Problem requirements:
Count the lines of the records below that contain the string "gray", and give only the number.

## BEGIN

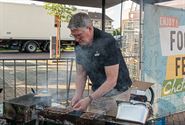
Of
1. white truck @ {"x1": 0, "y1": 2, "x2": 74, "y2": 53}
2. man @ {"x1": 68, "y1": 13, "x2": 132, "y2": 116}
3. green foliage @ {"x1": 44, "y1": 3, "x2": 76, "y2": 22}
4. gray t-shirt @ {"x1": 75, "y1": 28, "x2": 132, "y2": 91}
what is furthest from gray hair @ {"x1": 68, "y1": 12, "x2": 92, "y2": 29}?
white truck @ {"x1": 0, "y1": 2, "x2": 74, "y2": 53}

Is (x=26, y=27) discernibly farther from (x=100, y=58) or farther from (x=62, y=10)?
(x=100, y=58)

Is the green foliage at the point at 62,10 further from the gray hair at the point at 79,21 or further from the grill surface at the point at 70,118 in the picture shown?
the grill surface at the point at 70,118

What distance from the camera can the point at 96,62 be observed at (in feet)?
8.83

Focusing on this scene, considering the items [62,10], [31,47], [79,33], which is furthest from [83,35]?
[31,47]

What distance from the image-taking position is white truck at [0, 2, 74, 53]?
63.9 feet

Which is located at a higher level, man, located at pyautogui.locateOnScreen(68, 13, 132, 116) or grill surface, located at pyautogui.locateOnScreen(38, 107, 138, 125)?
man, located at pyautogui.locateOnScreen(68, 13, 132, 116)

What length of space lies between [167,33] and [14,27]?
660 inches

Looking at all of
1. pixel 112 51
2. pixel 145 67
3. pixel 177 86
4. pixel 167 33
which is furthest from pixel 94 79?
pixel 177 86

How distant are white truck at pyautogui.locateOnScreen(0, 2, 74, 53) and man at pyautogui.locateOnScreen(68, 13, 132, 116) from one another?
1610cm

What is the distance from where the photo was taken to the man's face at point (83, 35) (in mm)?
2418

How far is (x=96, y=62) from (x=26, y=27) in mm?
18206

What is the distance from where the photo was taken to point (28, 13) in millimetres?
20016

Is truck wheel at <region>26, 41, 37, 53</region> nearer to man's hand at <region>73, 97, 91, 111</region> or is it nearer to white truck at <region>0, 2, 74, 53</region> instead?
white truck at <region>0, 2, 74, 53</region>

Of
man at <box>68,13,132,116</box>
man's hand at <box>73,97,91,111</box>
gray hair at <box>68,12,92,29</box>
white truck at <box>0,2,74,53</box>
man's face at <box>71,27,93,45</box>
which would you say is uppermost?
white truck at <box>0,2,74,53</box>
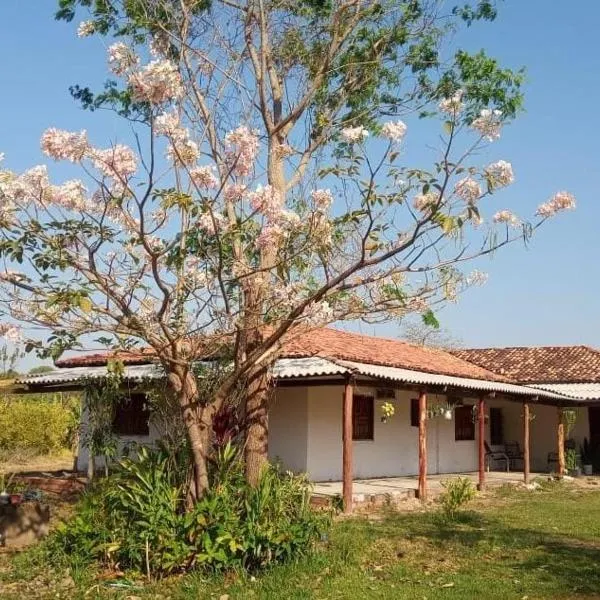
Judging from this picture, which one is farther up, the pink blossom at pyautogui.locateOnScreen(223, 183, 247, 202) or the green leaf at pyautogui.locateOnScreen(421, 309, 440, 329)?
the pink blossom at pyautogui.locateOnScreen(223, 183, 247, 202)

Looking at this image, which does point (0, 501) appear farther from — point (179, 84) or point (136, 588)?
point (179, 84)

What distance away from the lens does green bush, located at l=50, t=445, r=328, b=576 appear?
7770 mm

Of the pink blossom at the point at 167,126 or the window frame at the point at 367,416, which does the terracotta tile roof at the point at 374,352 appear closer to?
the window frame at the point at 367,416

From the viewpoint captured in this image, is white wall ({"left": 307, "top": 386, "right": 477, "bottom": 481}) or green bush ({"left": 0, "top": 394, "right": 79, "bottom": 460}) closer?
white wall ({"left": 307, "top": 386, "right": 477, "bottom": 481})

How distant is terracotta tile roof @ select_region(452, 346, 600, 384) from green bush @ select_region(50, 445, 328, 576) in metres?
16.9

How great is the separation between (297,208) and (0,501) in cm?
526

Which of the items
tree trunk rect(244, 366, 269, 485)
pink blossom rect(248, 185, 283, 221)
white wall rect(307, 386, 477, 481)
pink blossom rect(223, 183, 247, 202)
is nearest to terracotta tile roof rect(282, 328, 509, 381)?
white wall rect(307, 386, 477, 481)

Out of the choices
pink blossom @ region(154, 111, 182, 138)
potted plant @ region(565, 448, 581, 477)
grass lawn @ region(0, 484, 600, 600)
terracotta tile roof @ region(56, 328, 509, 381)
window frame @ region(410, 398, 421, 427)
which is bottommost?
grass lawn @ region(0, 484, 600, 600)

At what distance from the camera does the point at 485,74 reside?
1055 cm

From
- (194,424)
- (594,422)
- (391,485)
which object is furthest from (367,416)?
(194,424)

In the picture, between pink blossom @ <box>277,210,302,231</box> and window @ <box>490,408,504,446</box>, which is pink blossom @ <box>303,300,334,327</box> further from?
window @ <box>490,408,504,446</box>

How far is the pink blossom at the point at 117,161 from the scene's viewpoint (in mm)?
6855

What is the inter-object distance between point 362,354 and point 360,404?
1326 millimetres

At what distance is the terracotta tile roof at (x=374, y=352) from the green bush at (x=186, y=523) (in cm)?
525
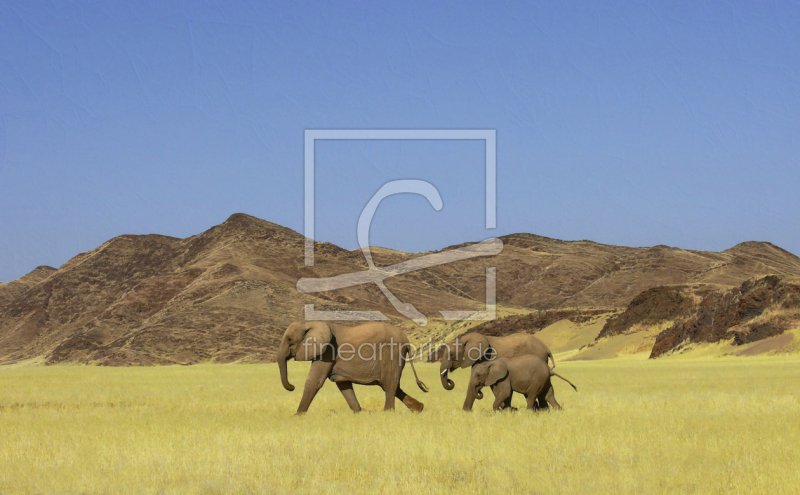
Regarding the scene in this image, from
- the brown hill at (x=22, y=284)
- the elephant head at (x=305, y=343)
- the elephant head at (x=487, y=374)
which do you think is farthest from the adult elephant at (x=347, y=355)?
the brown hill at (x=22, y=284)

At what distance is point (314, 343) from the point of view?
64.7ft

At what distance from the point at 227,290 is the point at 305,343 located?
90384 millimetres

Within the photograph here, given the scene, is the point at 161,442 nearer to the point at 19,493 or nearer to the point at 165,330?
the point at 19,493

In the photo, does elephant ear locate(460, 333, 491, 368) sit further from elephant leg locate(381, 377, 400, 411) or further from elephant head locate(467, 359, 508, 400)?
elephant leg locate(381, 377, 400, 411)

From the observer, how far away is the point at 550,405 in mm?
21609

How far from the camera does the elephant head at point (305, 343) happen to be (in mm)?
19734

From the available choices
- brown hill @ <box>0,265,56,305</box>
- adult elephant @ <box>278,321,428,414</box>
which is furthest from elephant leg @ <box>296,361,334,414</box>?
brown hill @ <box>0,265,56,305</box>

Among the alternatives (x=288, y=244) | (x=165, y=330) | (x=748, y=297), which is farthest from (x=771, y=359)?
(x=288, y=244)

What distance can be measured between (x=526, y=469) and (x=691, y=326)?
2301 inches

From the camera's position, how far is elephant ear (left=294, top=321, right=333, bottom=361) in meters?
19.7

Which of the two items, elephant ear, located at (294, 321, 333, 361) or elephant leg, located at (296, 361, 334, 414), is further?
elephant leg, located at (296, 361, 334, 414)

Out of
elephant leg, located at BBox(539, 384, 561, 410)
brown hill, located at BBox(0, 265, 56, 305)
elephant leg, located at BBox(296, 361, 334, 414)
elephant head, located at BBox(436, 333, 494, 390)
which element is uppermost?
brown hill, located at BBox(0, 265, 56, 305)

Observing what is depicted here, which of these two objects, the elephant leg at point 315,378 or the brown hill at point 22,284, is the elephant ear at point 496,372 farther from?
→ the brown hill at point 22,284

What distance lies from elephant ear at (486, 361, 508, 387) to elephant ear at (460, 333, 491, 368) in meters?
1.41
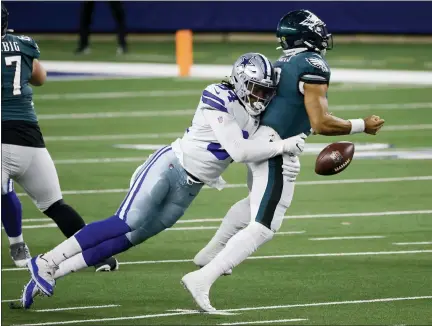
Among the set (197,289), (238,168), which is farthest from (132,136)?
(197,289)

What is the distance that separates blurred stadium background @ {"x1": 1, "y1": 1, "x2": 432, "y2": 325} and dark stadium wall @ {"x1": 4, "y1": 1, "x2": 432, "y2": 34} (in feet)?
0.08

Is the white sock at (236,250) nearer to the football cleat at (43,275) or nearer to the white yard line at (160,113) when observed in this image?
the football cleat at (43,275)

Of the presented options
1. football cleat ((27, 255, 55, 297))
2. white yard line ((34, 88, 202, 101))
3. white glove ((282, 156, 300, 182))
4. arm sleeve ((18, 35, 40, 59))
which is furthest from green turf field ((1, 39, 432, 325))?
white yard line ((34, 88, 202, 101))

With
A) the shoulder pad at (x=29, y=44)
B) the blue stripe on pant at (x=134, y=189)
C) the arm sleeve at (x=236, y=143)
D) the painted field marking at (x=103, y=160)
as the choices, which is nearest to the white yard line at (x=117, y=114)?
the painted field marking at (x=103, y=160)

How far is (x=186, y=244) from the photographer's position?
29.5 ft

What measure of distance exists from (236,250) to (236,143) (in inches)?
22.8

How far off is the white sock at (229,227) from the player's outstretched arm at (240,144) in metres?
0.63

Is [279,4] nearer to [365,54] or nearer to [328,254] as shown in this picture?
[365,54]

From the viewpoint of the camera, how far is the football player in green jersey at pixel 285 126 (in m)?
7.00

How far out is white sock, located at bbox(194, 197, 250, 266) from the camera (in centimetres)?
766

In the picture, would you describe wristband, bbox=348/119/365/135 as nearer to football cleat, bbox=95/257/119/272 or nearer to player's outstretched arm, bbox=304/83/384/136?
player's outstretched arm, bbox=304/83/384/136

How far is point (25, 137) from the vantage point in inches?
315

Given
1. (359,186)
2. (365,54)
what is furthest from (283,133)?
(365,54)

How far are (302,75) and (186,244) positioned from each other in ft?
7.51
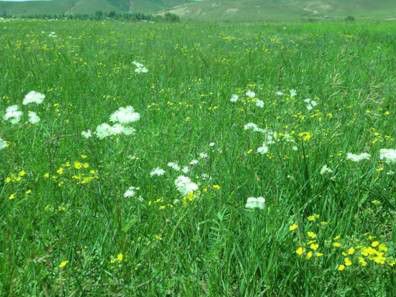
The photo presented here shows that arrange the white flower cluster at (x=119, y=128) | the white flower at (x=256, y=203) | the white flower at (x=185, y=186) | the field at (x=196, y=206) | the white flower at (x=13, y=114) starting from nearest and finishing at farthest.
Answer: the field at (x=196, y=206) < the white flower at (x=256, y=203) < the white flower at (x=185, y=186) < the white flower cluster at (x=119, y=128) < the white flower at (x=13, y=114)

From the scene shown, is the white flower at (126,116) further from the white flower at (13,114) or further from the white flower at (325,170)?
the white flower at (325,170)

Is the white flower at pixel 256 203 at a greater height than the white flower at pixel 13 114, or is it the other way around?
the white flower at pixel 13 114

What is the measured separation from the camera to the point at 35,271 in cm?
219

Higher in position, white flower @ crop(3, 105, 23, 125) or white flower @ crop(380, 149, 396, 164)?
white flower @ crop(3, 105, 23, 125)

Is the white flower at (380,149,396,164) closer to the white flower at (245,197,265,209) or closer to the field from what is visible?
the field

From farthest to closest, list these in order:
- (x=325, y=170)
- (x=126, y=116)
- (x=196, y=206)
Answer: (x=126, y=116), (x=325, y=170), (x=196, y=206)

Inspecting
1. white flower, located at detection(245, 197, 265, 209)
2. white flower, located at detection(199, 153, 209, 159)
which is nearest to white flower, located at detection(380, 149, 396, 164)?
white flower, located at detection(245, 197, 265, 209)

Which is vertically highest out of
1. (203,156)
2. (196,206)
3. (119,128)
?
(119,128)

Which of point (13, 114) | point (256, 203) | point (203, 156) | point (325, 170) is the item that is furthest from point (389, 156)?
point (13, 114)

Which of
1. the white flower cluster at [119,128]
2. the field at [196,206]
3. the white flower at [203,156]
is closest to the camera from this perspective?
the field at [196,206]

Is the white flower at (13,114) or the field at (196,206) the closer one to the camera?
the field at (196,206)

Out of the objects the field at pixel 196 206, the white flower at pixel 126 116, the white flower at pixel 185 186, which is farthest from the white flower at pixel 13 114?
the white flower at pixel 185 186

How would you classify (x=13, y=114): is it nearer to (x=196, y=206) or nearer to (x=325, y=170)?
(x=196, y=206)

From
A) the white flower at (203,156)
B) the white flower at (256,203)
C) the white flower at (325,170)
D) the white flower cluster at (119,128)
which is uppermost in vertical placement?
the white flower cluster at (119,128)
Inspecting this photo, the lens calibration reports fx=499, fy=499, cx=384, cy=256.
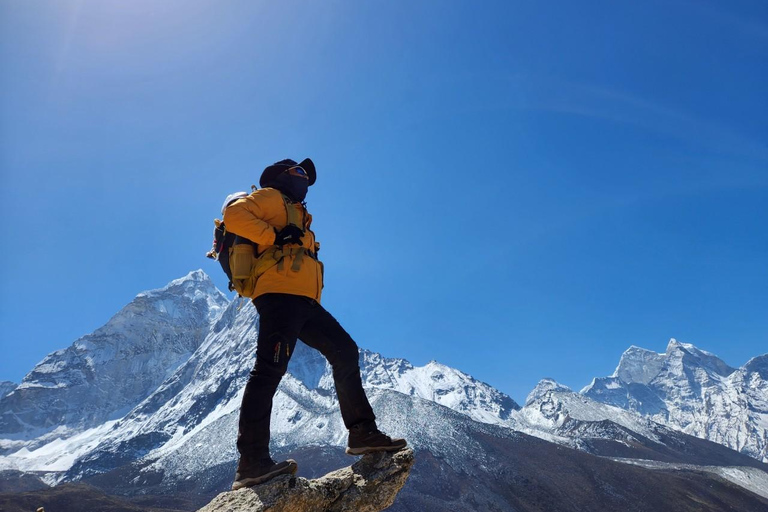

## END

Result of the exercise:
4